WHAT YOU NEED TO DO -> Skip the pictures. Reproduce all other material exactly.

INFORMATION SUPPLIED ->
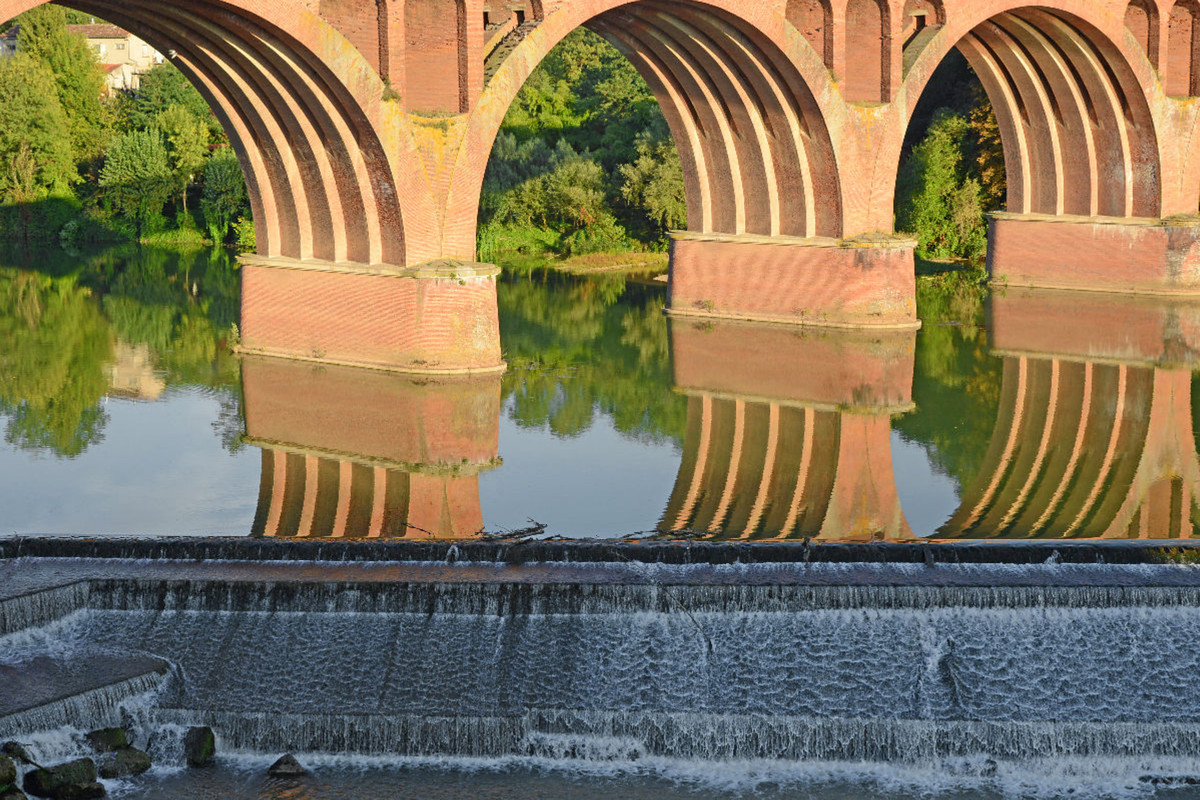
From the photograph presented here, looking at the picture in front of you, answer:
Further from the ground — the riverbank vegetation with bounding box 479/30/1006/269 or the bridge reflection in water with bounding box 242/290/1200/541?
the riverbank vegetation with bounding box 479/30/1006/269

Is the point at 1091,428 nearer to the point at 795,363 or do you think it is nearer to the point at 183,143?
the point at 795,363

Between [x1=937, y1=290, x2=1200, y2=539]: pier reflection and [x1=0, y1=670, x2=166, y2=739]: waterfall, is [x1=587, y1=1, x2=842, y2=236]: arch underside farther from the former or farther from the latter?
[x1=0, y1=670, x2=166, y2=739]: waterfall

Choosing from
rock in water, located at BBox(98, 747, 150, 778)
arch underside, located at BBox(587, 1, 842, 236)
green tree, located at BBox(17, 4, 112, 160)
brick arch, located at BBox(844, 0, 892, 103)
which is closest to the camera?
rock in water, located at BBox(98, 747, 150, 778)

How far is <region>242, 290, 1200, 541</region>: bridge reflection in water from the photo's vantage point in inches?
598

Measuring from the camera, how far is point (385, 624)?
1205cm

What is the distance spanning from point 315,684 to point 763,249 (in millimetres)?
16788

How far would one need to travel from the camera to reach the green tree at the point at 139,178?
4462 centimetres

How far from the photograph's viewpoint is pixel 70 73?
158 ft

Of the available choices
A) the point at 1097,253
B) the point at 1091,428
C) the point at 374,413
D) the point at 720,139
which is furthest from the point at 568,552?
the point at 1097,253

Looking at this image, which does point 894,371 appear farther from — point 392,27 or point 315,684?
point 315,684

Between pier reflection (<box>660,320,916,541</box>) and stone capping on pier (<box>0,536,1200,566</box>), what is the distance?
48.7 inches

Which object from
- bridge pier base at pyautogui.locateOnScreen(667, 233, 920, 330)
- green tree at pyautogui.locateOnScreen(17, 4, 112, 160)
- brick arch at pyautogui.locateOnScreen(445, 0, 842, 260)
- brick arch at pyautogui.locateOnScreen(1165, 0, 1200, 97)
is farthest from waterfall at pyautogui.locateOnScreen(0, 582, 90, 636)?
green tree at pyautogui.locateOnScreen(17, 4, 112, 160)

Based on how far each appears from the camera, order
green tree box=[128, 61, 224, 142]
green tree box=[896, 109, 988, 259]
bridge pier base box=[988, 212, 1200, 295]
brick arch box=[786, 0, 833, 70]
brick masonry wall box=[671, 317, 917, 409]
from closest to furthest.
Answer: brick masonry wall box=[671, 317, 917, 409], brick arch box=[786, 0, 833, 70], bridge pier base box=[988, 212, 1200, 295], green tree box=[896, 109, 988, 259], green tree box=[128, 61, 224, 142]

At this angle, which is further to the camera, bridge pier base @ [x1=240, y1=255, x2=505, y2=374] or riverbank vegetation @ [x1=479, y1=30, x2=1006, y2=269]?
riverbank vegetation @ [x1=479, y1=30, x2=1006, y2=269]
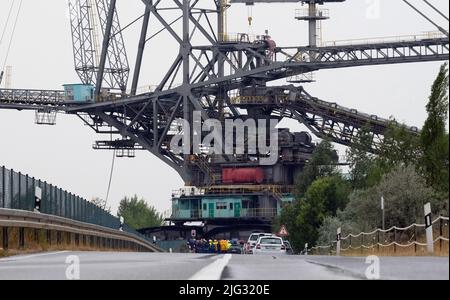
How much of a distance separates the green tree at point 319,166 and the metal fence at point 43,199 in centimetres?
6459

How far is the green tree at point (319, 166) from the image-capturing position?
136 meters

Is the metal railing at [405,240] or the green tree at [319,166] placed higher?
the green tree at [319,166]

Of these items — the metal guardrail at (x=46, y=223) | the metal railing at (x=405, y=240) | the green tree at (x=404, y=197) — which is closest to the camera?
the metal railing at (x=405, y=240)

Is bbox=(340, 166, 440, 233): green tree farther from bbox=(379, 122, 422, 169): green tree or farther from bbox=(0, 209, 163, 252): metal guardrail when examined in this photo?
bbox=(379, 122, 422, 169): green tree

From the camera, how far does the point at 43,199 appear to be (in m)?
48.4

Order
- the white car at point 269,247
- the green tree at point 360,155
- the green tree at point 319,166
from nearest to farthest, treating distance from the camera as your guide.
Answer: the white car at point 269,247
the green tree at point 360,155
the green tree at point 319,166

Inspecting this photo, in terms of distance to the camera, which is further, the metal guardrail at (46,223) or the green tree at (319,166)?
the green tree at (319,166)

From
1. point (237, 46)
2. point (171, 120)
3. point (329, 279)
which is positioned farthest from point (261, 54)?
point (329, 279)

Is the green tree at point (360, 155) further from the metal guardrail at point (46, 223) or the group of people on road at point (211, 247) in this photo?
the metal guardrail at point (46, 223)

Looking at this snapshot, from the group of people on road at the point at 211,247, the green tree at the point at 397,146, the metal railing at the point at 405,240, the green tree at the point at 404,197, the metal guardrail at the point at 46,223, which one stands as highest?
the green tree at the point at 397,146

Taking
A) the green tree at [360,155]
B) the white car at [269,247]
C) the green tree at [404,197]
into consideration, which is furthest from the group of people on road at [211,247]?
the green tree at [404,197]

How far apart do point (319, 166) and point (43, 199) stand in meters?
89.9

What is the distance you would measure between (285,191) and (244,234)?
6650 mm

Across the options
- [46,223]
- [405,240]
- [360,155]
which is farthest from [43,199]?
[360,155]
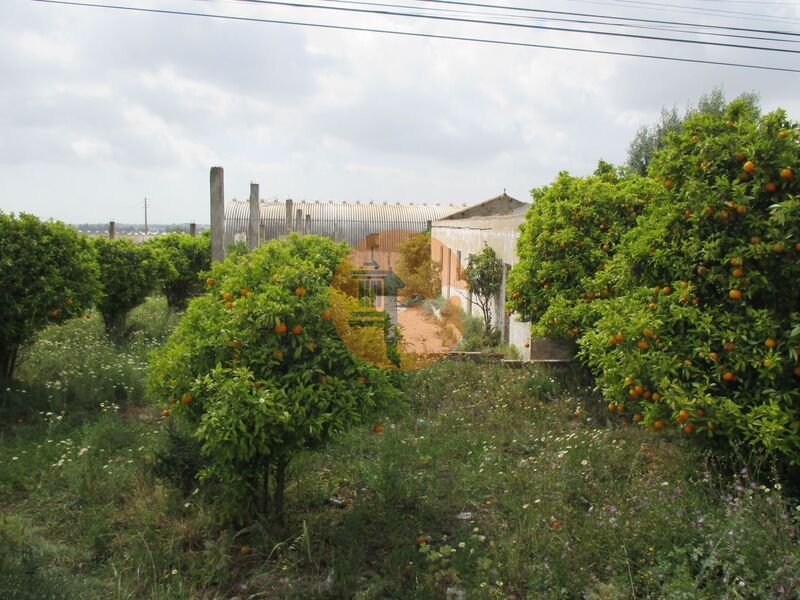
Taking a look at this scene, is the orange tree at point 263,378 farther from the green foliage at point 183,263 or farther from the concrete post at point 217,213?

FINISHED EXERCISE ->
From the photograph presented here, looking at the picture in front of you, answer:
Further from the ground — the riverbank vegetation with bounding box 479/30/1006/269 or the bridge reflection in water with bounding box 242/290/1200/541?
the riverbank vegetation with bounding box 479/30/1006/269

Is the point at 1091,428 nearer to the point at 795,363 or do you think it is nearer to the point at 183,143?
the point at 795,363

Between [x1=937, y1=290, x2=1200, y2=539]: pier reflection and [x1=0, y1=670, x2=166, y2=739]: waterfall, is [x1=587, y1=1, x2=842, y2=236]: arch underside farther from the former or farther from the latter?
[x1=0, y1=670, x2=166, y2=739]: waterfall

Choosing from
rock in water, located at BBox(98, 747, 150, 778)
arch underside, located at BBox(587, 1, 842, 236)
green tree, located at BBox(17, 4, 112, 160)
brick arch, located at BBox(844, 0, 892, 103)
which is closest to the camera?
rock in water, located at BBox(98, 747, 150, 778)

How far is <region>242, 290, 1200, 541</region>: bridge reflection in water from the photo's vantage point in inches?
598

Measuring from the camera, how far is point (385, 624)?
1205cm

What is the distance spanning from point 315,684 to point 763,249 (in millimetres)?
16788

How far would one need to travel from the camera to reach the green tree at the point at 139,178?
4462 centimetres

How far from the photograph's viewpoint is pixel 70 73?
158 ft

Of the available choices
A) the point at 1097,253
B) the point at 1091,428
C) the point at 374,413
D) the point at 720,139
which is furthest from the point at 568,552?
the point at 1097,253

Looking at this image, which does point 894,371 appear farther from — point 392,27 or point 315,684?
point 315,684

Between pier reflection (<box>660,320,916,541</box>) and stone capping on pier (<box>0,536,1200,566</box>), what is the distance?
48.7 inches

Which object from
- bridge pier base at pyautogui.locateOnScreen(667, 233, 920, 330)
- green tree at pyautogui.locateOnScreen(17, 4, 112, 160)
- brick arch at pyautogui.locateOnScreen(445, 0, 842, 260)
- brick arch at pyautogui.locateOnScreen(1165, 0, 1200, 97)
is farthest from waterfall at pyautogui.locateOnScreen(0, 582, 90, 636)?
green tree at pyautogui.locateOnScreen(17, 4, 112, 160)

Based on how far each appears from the camera, order
green tree box=[128, 61, 224, 142]
green tree box=[896, 109, 988, 259]
bridge pier base box=[988, 212, 1200, 295]
brick arch box=[786, 0, 833, 70]
brick masonry wall box=[671, 317, 917, 409]
from closest to furthest.
Answer: brick masonry wall box=[671, 317, 917, 409], brick arch box=[786, 0, 833, 70], bridge pier base box=[988, 212, 1200, 295], green tree box=[896, 109, 988, 259], green tree box=[128, 61, 224, 142]

At this angle, which is further to the camera, bridge pier base @ [x1=240, y1=255, x2=505, y2=374] or riverbank vegetation @ [x1=479, y1=30, x2=1006, y2=269]?
riverbank vegetation @ [x1=479, y1=30, x2=1006, y2=269]
How much of a distance separates the green tree at point 319,166 and the metal fence at point 43,199 in centimetres?
6459

How far is the green tree at point (319, 166) from the image-capturing position?
136 meters

Is the metal railing at [405,240] or the green tree at [319,166] placed higher?
the green tree at [319,166]

Of these items — the metal guardrail at (x=46, y=223) | the metal railing at (x=405, y=240) | the green tree at (x=404, y=197) — which is closest to the camera?
the metal railing at (x=405, y=240)

Is bbox=(340, 166, 440, 233): green tree farther from bbox=(379, 122, 422, 169): green tree or farther from bbox=(0, 209, 163, 252): metal guardrail when examined in this photo?
bbox=(379, 122, 422, 169): green tree

From the camera, how far does the point at 43,199 appear to be (in m)?
48.4

Order
- the white car at point 269,247
- the green tree at point 360,155
- the green tree at point 319,166
from nearest to farthest, treating distance from the camera as your guide.
Answer: the white car at point 269,247
the green tree at point 360,155
the green tree at point 319,166

Inspecting this photo, in terms of distance to the camera, which is further, the metal guardrail at (46,223) or the green tree at (319,166)?
the green tree at (319,166)

From
1. point (237, 46)
2. point (171, 120)
3. point (329, 279)
which is positioned farthest from point (261, 54)?
point (329, 279)

Is the green tree at point (360, 155) further from the metal guardrail at point (46, 223) or the group of people on road at point (211, 247) in this photo?
the metal guardrail at point (46, 223)

Looking at this snapshot, from the group of people on road at the point at 211,247, the green tree at the point at 397,146, the metal railing at the point at 405,240, the green tree at the point at 404,197, the metal guardrail at the point at 46,223, which one stands as highest?
the green tree at the point at 397,146

Taking
A) the green tree at [360,155]
B) the white car at [269,247]
C) the green tree at [404,197]
into consideration, which is furthest from the group of people on road at [211,247]?
the green tree at [404,197]

How far apart do point (319, 166) and point (43, 199) stand in meters?
89.9

What is the distance you would measure between (285,191) and (244,234)?
6650 mm

Across the options
- [46,223]
- [405,240]
- [360,155]
which is farthest from [43,199]?
[360,155]
Taking a look at this scene, is the orange tree at point 263,378 farther from the green foliage at point 183,263 or farther from the concrete post at point 217,213?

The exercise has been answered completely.